# Descriptive Visualizations

The purpose of this notebook is to visually examine the nominal features, discard the useless ones among them, and create new factor variables.

The "main" plot used in this notebook is *OverQual* vs. *SalePrice* as the overall living area is the most correlated predictor (which is also very intuitive). Many of the nominal variables change the slopes of the regression lines for sub-groups of data points significantly.

## "Housekeeping"

In [None]:
import json

import matplotlib.pyplot as plt
import numpy as np
import pandas as pd
import seaborn as sns

from sklearn.ensemble import IsolationForest


In [None]:
pd.set_option("display.max_columns", 120)

In [None]:
sns.set_style("white")

## Load the Data


In [None]:

housing = pd.read_csv('housing.csv', index_col=0)
housing_new = pd.read_csv('housing_new.csv', index_col=0)
housing = housing[housing.GrLivArea<3700]

In [None]:
housing.shape

In [None]:
housing.head()

Collect the newly created variables in the *new_variables* list.

In [None]:
new_variables = []

## Derived Characteristics

Certain characteristics of a house are assumed to have a "binary" influence on the sales price. For example, the existence of a pool could be an important predictor while the exact size of the pool can be deemed not so important.

The below cell creates boolean factor variables out of a set of numeric variables.

In [None]:
derived_variables = {
    "has 2nd Flr": "2ndFlrSF",
    "has Bsmt": "TotalBsmtSF",
    "has Fireplace": "Fireplaces",
    "has Garage": "GarageArea",
    "has Pool": "PoolArea",
    
}
# Factorize numeric columns.
for factor_column, column in derived_variables.items():
    housing[factor_column] = housing[column].apply(lambda x: 1 if x > 0 else 0)
derived_variables = list(derived_variables.keys())

In [None]:
housing[derived_variables].head()

### 2nd Floors

A second floor may have a positive effect on the sales price. However, having a second floor correlates with overall living space. The individual effect is therefore not as clear as it seems in the plot below. The properties that have the same GrLivArea on two floors seems to cost less than those that have only a single floor. This is because the first floor is actually half the size and the compound is likely to be smaller.

In [None]:
sns.scatterplot(x="GrLivArea", y="SalePrice", hue="has 2nd Flr", s=15, data=housing);

### Basements

Nearly all houses in Ames, IA, have a basement. Therefore, *has Bsmt* is most likely not an important predictor.

In [None]:
sns.scatterplot(x="GrLivArea", y="SalePrice", hue="has Bsmt", s=15, data=housing);

### Fireplaces

Bigger houses are more likely to have a fireplace. Thus, the variable *has Fireplace* might be an interesting predictor for bigger houses

In [None]:
sns.scatterplot(x="GrLivArea", y="SalePrice", hue="has Fireplace", s=10, data=housing);

### Garages

Holding the overall living area fixed adding a garage seems to affect the price positively. Thus, *has Garage* seems like an interesting predictor as well.
● ● ● ● ● ● ●
** REQUIREMENTS **
Carry on the housing-price visualization notebook from its final sentence onward.

Collected data:
● ● ● ● ● ● ●
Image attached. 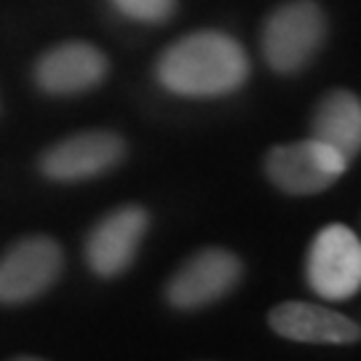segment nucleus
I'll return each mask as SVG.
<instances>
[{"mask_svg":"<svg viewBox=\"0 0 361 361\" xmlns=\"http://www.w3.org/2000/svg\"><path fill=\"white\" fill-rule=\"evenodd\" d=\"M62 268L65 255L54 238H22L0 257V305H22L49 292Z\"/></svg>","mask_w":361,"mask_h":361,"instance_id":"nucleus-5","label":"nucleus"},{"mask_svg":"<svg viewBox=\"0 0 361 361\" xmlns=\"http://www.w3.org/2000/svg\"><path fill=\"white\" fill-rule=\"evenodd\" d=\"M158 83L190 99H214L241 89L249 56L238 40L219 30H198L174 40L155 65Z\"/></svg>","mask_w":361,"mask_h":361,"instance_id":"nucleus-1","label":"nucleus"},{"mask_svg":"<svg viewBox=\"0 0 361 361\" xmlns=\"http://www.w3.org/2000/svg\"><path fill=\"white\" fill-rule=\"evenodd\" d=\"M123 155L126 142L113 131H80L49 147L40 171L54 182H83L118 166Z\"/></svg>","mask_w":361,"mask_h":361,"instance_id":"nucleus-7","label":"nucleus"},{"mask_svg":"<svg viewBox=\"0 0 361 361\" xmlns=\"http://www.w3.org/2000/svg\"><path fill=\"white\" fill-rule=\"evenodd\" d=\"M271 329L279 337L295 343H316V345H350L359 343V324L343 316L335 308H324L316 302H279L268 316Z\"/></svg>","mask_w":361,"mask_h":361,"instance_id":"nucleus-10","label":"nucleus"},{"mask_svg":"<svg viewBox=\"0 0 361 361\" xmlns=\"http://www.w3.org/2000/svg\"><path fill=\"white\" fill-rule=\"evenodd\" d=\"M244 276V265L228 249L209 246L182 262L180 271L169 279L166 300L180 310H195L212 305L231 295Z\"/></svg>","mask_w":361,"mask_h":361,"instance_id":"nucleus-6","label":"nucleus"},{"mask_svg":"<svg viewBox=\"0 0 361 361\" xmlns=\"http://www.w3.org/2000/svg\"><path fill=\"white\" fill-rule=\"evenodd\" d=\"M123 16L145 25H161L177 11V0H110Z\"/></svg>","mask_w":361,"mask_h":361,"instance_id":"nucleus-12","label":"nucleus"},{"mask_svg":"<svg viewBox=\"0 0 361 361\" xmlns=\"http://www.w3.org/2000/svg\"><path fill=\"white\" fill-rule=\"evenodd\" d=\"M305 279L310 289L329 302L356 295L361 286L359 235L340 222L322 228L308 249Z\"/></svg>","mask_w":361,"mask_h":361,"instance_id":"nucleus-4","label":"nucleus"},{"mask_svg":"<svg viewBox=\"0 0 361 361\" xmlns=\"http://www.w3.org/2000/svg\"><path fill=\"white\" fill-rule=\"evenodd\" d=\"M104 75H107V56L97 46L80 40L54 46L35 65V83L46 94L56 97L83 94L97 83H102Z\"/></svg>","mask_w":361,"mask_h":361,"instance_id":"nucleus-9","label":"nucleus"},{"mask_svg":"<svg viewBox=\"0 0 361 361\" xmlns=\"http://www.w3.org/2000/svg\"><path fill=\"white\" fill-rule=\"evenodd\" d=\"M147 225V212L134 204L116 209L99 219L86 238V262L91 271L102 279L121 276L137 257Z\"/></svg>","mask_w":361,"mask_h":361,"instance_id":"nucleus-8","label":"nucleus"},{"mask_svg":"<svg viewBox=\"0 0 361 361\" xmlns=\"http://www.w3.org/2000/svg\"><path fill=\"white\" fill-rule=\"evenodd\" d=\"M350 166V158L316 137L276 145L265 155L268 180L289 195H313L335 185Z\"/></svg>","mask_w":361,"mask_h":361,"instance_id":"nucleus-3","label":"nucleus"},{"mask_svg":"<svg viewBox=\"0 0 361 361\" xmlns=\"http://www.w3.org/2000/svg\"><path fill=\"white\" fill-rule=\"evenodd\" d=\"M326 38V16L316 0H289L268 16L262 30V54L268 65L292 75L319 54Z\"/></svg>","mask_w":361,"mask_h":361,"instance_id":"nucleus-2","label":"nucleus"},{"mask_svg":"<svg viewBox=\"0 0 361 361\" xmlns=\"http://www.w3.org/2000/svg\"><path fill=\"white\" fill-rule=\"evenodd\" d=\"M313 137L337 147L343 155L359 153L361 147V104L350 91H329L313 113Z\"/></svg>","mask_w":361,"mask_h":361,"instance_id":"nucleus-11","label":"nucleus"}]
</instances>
● ● ● ● ● ● ●
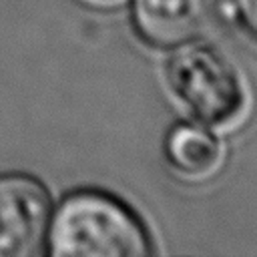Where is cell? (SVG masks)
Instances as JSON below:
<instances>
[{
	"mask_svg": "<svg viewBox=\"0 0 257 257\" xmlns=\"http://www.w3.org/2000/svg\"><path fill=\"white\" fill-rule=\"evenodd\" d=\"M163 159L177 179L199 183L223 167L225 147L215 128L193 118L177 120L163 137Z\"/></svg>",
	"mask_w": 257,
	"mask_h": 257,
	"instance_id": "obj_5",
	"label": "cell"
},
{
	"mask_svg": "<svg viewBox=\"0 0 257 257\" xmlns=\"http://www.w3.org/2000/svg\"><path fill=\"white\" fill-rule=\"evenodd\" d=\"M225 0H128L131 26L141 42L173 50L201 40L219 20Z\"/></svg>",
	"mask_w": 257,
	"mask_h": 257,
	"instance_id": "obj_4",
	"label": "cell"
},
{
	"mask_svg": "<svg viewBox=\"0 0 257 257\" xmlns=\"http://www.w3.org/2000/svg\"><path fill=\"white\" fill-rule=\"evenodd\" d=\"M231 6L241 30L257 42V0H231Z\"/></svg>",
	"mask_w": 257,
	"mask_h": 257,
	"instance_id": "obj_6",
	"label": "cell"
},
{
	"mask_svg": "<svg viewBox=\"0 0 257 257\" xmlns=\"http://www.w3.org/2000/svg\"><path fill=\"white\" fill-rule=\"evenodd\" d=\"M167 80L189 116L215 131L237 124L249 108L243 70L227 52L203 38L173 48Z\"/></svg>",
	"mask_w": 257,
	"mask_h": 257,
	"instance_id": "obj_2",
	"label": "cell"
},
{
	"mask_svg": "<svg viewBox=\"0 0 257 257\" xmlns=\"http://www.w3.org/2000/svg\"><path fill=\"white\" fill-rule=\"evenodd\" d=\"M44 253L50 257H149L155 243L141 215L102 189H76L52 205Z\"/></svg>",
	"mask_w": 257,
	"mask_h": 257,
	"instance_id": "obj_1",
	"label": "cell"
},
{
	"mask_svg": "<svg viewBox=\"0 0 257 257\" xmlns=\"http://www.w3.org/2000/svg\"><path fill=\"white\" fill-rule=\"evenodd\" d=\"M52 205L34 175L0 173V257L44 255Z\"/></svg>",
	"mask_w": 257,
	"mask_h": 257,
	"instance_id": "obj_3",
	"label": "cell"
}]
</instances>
● ● ● ● ● ● ●
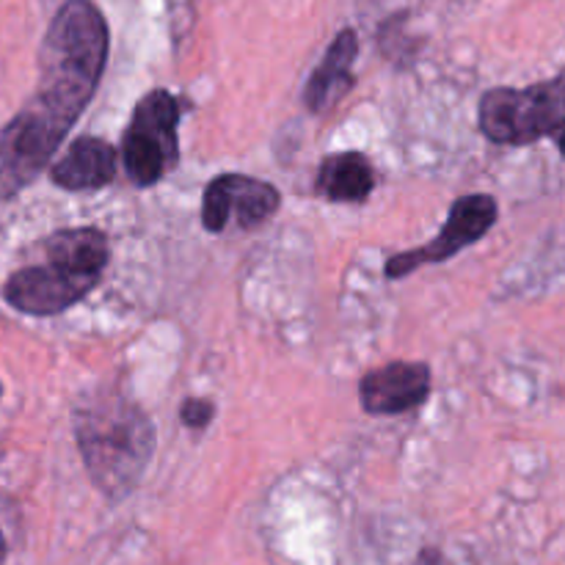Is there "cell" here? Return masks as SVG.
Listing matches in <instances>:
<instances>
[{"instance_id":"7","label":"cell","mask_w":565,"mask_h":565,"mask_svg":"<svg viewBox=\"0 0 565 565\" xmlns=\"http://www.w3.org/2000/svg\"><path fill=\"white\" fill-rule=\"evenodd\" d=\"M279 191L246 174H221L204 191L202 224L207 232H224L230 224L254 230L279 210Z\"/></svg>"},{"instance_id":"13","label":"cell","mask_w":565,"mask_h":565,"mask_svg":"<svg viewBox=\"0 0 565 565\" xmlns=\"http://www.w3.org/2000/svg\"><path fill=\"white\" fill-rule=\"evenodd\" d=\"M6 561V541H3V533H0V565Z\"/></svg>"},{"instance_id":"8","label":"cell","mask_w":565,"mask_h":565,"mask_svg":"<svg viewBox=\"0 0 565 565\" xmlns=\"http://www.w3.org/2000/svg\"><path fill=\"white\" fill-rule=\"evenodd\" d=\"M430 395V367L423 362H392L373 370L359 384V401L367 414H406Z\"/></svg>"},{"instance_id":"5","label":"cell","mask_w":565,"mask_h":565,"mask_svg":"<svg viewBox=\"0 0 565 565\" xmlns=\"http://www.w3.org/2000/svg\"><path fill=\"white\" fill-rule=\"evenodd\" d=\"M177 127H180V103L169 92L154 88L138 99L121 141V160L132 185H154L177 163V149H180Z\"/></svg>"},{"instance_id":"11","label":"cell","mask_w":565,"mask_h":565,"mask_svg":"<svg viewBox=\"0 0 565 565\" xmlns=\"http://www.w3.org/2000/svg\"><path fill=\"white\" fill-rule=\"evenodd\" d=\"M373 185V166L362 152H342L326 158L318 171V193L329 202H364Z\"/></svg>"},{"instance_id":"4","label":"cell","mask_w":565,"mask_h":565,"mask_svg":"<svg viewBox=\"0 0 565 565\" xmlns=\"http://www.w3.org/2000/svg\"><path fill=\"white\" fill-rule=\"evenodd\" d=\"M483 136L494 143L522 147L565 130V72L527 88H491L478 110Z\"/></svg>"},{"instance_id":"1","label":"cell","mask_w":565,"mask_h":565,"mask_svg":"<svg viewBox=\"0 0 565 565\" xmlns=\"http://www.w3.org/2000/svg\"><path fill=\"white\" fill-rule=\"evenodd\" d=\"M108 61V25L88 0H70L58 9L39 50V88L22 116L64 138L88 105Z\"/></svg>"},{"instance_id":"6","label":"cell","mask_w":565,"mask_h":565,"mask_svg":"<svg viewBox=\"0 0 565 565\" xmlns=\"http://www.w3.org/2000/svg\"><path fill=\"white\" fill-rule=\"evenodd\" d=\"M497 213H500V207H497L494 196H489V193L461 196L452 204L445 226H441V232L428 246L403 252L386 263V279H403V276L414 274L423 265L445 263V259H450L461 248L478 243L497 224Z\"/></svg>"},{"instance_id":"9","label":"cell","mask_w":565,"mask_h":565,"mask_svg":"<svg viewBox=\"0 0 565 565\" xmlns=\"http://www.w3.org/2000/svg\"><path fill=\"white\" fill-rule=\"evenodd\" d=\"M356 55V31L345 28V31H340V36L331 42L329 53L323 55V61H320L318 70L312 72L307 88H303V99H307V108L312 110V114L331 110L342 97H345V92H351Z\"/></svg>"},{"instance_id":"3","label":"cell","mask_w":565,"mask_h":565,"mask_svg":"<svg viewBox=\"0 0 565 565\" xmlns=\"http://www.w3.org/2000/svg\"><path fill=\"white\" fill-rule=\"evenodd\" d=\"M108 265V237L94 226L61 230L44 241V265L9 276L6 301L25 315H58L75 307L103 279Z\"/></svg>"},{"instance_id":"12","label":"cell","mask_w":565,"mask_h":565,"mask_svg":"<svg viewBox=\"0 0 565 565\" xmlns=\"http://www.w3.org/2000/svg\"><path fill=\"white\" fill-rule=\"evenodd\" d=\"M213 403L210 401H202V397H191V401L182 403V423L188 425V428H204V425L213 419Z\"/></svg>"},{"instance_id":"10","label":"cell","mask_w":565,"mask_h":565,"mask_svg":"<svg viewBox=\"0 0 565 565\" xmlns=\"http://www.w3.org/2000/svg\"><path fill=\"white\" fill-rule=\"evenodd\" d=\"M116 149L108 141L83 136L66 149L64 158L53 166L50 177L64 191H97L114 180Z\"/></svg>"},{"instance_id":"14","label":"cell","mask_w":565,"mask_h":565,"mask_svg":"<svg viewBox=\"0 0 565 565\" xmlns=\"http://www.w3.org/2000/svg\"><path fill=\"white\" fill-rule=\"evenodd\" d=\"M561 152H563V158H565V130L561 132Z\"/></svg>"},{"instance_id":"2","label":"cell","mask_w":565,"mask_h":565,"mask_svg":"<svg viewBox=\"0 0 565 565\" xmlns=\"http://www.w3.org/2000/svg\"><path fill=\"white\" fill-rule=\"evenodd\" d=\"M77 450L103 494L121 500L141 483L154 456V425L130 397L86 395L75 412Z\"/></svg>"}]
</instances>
● ● ● ● ● ● ●
** TASK RESULT **
In [None]:
sns.scatterplot(x="GrLivArea", y="SalePrice", hue="has Garage", s=10, data=housing);

### Pools

Unfortunately, almost no one in Ames, IA, has a pool. The predictor *has Pool* seems quite uninteresting.

In [None]:
sns.scatterplot(x="GrLivArea", y="SalePrice", hue="has Pool", s=15, data=housing);

### Quality

Bigger houses seems to have better qualities.

In [None]:
sns.scatterplot(x="GrLivArea", y="SalePrice", hue= "OverallQual", s=10, data=housing);

## Neighborhoods


In [None]:
sns.scatterplot(x="GrLivArea", y="SalePrice", hue= "Neighborhood", s=10, data=housing);

In [None]:
housing

In [None]:
sns.scatterplot(x="GrLivArea", y="SalePrice", hue= "dist", s=10, data=housing);

In [None]:
_, ax = plt.subplots(figsize=(10, 8))
sns.boxplot(x="Neighborhood", y="SalePrice", data=housing, ax=ax)
ax.set_title("Prices by hood", fontsize=24)
ax.set_xlabel("Neighborhood", fontsize=18)
ax.set_xticklabels(ax.get_xticklabels(), rotation=45)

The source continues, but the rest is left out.